_QUESTIONS_
- 1) Answer these questions using the osteoporosis article.
(a) About how many Americans have osteoporosis?
(b) What deficiency is named among the things that make people especially prone to osteoporosis?
(c) Below what T score do you have osteoporosis?
- 2) Rewrite the part of the osteoporosis article starting with "You develop osteoporosis" and going on through "and diabetes medications)", replacing "medications" with "drugs" each time it appears.

_TEXT BLOCK_
──────

Patient Articles

Osteoporosis

What Is Osteoporosis?

Osteoporosis is the most common bone disease in the US. About ten million Americans have osteoporosis. Almost eight million of these are women and two million are men. Having osteoporosis weakens your bones. This makes your bones more prone to breaking (fracture).  Patients with osteoporosis usually do not have enough calcium in their bones, and their bones cannot do the job of supporting the body.

What Causes Osteoporosis?

You develop osteoporosis when there is an imbalance between old bone being broken down and new bone being built. This process of bone breakdown and new bone formation is a normal part of bone metabolism. It is how our skeleton adapts to the stresses we place on it. Osteoporosis does not have any symptoms. People often do not know that they have osteoporosis, until they have a fracture of the hip or spine. Therefore, it is important to know your risk of developing osteoporosis. People who are especially prone to osteoporosis include:

  • Caucasian and Asian women with small frames
  • People with a family history of fracture
  • Postmenopausal women or women who have had a hysterectomy
  • People who take certain medications (eg, thyroid medications,corticosteroids, some breast cancer and diabetes medications)
  • Cigarette smokers or people who drink too much alcohol
  • People who have vitamin D deficiency
  • Those with digestive problems

How Is Osteoporosis Diagnosed?

Osteoporosis is determined by bone mass density (BMD) measurements. The results are given as T scores. T scores close to zero show that your bones are healthy. T scores below -1 indicate weak bones. If they fall below -2.5, you have osteoporosis.

New Developments

This year, there have been many new developments in the assessment of patients with Osteoporosis, low bone mass. The following are some of the more important highlights.

──────

_PROVIDED RECORDS_
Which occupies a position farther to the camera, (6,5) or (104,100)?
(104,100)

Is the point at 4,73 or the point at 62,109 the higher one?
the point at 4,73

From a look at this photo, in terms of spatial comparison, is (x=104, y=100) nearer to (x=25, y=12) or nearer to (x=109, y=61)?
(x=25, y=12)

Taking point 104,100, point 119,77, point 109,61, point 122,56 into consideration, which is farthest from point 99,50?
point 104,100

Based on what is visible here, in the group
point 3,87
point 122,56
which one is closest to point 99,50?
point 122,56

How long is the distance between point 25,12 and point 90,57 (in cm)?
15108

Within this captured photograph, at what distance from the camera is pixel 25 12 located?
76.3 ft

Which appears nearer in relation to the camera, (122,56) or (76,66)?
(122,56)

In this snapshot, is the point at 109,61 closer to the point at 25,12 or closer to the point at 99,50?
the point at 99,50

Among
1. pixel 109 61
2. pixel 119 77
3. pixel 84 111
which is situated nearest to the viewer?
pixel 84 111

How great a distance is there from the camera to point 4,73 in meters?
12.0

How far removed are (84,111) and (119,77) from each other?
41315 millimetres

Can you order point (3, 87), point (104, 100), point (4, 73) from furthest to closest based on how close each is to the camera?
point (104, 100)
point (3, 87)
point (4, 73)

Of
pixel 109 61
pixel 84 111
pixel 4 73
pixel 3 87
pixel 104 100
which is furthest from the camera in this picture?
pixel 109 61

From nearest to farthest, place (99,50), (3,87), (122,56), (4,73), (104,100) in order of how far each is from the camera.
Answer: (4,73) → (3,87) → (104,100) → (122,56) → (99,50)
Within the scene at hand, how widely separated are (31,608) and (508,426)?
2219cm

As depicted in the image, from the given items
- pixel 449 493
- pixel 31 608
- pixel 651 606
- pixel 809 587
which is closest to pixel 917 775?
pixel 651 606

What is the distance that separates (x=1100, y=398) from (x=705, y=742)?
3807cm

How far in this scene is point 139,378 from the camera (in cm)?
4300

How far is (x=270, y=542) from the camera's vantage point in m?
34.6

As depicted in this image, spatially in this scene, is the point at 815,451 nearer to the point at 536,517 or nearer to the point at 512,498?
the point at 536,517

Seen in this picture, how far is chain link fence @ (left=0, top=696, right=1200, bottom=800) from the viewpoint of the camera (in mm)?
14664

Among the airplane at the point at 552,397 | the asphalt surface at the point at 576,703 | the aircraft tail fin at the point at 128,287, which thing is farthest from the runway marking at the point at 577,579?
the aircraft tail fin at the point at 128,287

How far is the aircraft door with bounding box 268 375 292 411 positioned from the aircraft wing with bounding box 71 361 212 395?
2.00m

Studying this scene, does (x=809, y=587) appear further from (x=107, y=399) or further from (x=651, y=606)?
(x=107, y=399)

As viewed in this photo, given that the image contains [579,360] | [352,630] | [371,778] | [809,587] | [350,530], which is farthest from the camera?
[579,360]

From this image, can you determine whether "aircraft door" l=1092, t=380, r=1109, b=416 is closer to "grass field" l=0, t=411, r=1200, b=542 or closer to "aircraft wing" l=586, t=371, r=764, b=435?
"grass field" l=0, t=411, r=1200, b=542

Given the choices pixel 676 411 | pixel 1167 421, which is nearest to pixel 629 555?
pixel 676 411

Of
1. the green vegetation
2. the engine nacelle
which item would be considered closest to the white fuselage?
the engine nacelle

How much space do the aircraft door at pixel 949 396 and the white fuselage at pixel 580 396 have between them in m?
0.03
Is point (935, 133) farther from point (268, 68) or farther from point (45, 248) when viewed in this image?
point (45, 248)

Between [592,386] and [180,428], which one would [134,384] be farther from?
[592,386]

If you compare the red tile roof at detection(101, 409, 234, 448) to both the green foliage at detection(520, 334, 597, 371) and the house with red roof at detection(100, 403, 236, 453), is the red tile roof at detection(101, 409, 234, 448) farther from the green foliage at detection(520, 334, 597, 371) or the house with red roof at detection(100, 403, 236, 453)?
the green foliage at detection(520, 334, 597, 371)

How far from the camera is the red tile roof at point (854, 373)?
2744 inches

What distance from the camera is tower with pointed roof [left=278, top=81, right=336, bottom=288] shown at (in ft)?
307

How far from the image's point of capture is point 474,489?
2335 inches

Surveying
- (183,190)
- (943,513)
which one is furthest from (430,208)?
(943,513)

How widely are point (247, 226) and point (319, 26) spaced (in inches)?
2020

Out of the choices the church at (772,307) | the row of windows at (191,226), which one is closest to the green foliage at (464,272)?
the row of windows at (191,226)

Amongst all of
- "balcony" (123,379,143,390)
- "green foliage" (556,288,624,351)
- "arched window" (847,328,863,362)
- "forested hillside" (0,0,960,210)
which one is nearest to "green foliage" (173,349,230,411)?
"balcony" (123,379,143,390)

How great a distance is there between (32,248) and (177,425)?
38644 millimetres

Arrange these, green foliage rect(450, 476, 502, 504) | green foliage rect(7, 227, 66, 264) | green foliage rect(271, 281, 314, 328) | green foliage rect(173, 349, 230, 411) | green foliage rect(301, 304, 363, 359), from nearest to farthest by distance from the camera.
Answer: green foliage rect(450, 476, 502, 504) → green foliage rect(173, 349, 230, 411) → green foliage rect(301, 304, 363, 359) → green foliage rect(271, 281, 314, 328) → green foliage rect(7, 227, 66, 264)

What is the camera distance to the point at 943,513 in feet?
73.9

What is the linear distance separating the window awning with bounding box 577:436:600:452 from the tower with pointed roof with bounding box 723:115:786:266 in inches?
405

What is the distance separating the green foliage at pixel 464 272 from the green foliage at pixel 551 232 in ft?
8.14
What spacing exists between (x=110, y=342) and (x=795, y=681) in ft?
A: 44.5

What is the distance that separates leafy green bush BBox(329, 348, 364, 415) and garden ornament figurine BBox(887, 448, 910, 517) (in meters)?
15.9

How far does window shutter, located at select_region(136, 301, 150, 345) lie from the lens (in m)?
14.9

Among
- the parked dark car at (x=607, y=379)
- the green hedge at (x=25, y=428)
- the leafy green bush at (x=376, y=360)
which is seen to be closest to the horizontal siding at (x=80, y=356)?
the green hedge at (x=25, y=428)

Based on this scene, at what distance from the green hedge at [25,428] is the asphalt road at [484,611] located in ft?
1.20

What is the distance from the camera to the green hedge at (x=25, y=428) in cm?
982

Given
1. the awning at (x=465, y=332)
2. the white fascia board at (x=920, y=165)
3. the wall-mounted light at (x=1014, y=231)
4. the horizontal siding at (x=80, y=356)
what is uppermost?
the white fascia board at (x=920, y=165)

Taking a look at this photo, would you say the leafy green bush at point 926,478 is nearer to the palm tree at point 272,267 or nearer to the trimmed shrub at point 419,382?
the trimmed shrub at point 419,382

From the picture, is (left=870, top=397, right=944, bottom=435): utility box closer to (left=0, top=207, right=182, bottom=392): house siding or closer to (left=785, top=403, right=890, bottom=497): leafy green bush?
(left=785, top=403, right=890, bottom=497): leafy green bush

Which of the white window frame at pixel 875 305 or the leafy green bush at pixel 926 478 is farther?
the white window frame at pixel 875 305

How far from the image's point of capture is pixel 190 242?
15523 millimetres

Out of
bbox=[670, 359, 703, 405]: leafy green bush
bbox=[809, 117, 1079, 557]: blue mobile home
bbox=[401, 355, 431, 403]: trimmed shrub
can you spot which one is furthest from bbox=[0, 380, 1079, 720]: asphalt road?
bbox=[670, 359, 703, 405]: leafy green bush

──────

_ANSWERS_
- 1)
(a) About ten million
(b) Vitamin D deficiency
(c) -2.5

- 2)
You develop osteoporosis when there is an imbalance between old bone being broken down and new bone being built. This process of bone breakdown and new bone formation is a normal part of bone metabolism. It is how our skeleton adapts to the stresses we place on it. Osteoporosis does not have any symptoms. People often do not know that they have osteoporosis, until they have a fracture of the hip or spine. Therefore, it is important to know your risk of developing osteoporosis. People who are especially prone to osteoporosis include:

  • Caucasian and Asian women with small frames
  • People with a family history of fracture
  • Postmenopausal women or women who have had a hysterectomy
  • People who take certain drugs (eg, thyroid drugs,corticosteroids, some breast cancer and diabetes drugs)